What is the nature of Economics?
Economics is a social science, which investigates what, how, why, and for whom goods and services are produced. As discussed in O level tutorials, The basic economic problem is that there are infinite(unlimited) wants but finite (limited) resources with which to satisfy them. Economics is meant to help us to choose between the competing demands placed on the limited resources that we have. Increasingly, economists are becoming more aware of the need to use renewable resources, such as wind and solar power instead of oil and gas for electricity generation. Following the Bruntland Report of 1987, economists are also increasingly aware of the role of sustainability. This means that we need to consider the needs of future generations as well as our own generation when we make our decisions regarding the use of resources.
Production possibility frontiers
Production possibility frontiers, or PPFs, help us to analyse the trade-offs that we must make as a result of the basic economic problem. They show the possible maximum combination of goods/ services that can be produced using the resources that we have available.
PPFs demonstrate the concept of opportunity cost — the cost of the next best alternative foregone. In the diagram above, the production of three more cows incurs an opportunity cost of four tonnes of wheat, ie we have had to give up wheat production in order to produce more cows because of our limited resources.
PPFs can also be used to demonstrate the concept of efficiency. Any point on the PPF is a
productively efficient point — we are using the factors of production (resources, including land, labour, capital and enterprise) we have to their maximum potential. Any point inside the PPF is inefficient — some of the factors of production are unemployed or underemployed.
Economic growth (an increase in the productive potential of the country) can be shown by an outwards shift in the PPF. Such a shift can be caused by an increase in the quantity or quality of the factors of production (eg, better educated labour, hi-tech capital, a new oil field discovery etc). Very occasionally, the PPF shifts inwards.
Another way in which economic growth can occur is via specialisation, or division of labour.
Adam Smith wrote about the division of labour in Wealth of Nations back in the 18th century. He said that by splitting the production of a good into a number of different tasks, and allocating each task to a different worker, then more could be produced as workers developed greater skill in performing their particular task with the use of specialist tools designed for just that task, thus leading to less wastage of materials and less time spent on their task. However, when this method was put into in the early 20th century, for example, with Henry Ford’s Model T production line, workers became so bored that they had to be paid high wages as compensation for the monotony of their work.

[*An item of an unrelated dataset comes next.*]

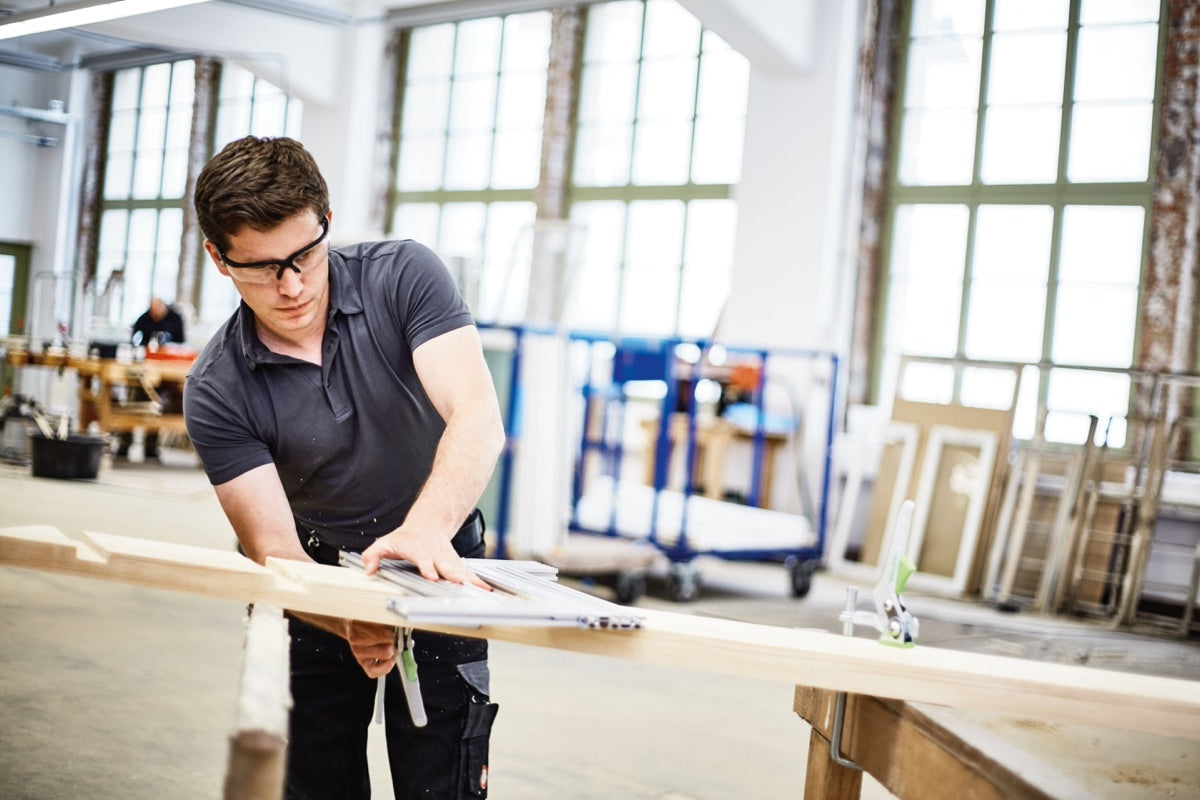 Festool Multidima di fresatura MFS 400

There are a number of approaches to organising an economy.
Free market economy: an economic system where all resources are allocated through the market forces of demand and supply, with no intervention by the government.
Command, or centrally planned economy: an economic system where all resources are allocated by the government, with no markets (eg ex-Soviet bloc, North Korea).
Mixed economy: an economic system where resources are partly allocated by the market and partly by the government (eg, most economies today).
From the point of view of efficiency, most economists would argue that free markets are the most efficient, in terms of using their resources in the best possible way to meet the needs and wants of consumers. However, when equity is considered, most economists would also argue that free markets lead to an unequal distribution of income and wealth, since owners of capital and entrepreneurs tend to accumulate the most income/wealth, and many people, such as the sick or elderly, are unable to work. As a result, most economies today are mixed economies, where markets allocate many resources, but governments intervene to different extents in order to ensure a minimum standard of living. They do this by raising revenue through taxes, and redistributing in the form of benefits and direct provision of services such as healthcare.
What is the difference between positive and normative economics?
Positive economics is objective and fact based, while normative economics is subjective and value based. Positive economic statements do not have to be correct, but they must be able to be tested and proved or disproved. Normative economic statements are opinion based, so they cannot be proved or disproved.
For example, the statement, “government should provide basic healthcare to all citizens” is a normative economic statement. There is no way to prove whether government “should” provide healthcare; this statement is based on opinions about the role of government in individuals’ lives, the importance of healthcare and who should pay for it.
The statement, “government-provided healthcare increases public expenditures” is a positive economic statement, because it can be proved or disproved by examining healthcare spending data in countries like Canada and Britain where the government provides healthcare.
The extent to which governments are involved in the economy is a normative issue, ie a matter of opinion, requiring a value judgment. Economic analysis tends to be more concerned with positive issues, ie statements of fact that can be tested against real-world evidence. For example, the USA has a predominantly private healthcare system, where people have to pay directly for their treatment, whereas the UK has a predominantly publicly-provided healthcare system (the NHS). To say that the UK’s approach is ‘fairer’ is essentially a matter of opinion, ie a normative issue. To say that the amount spent per head on healthcare in the UK is less than that in the US is a positive issue.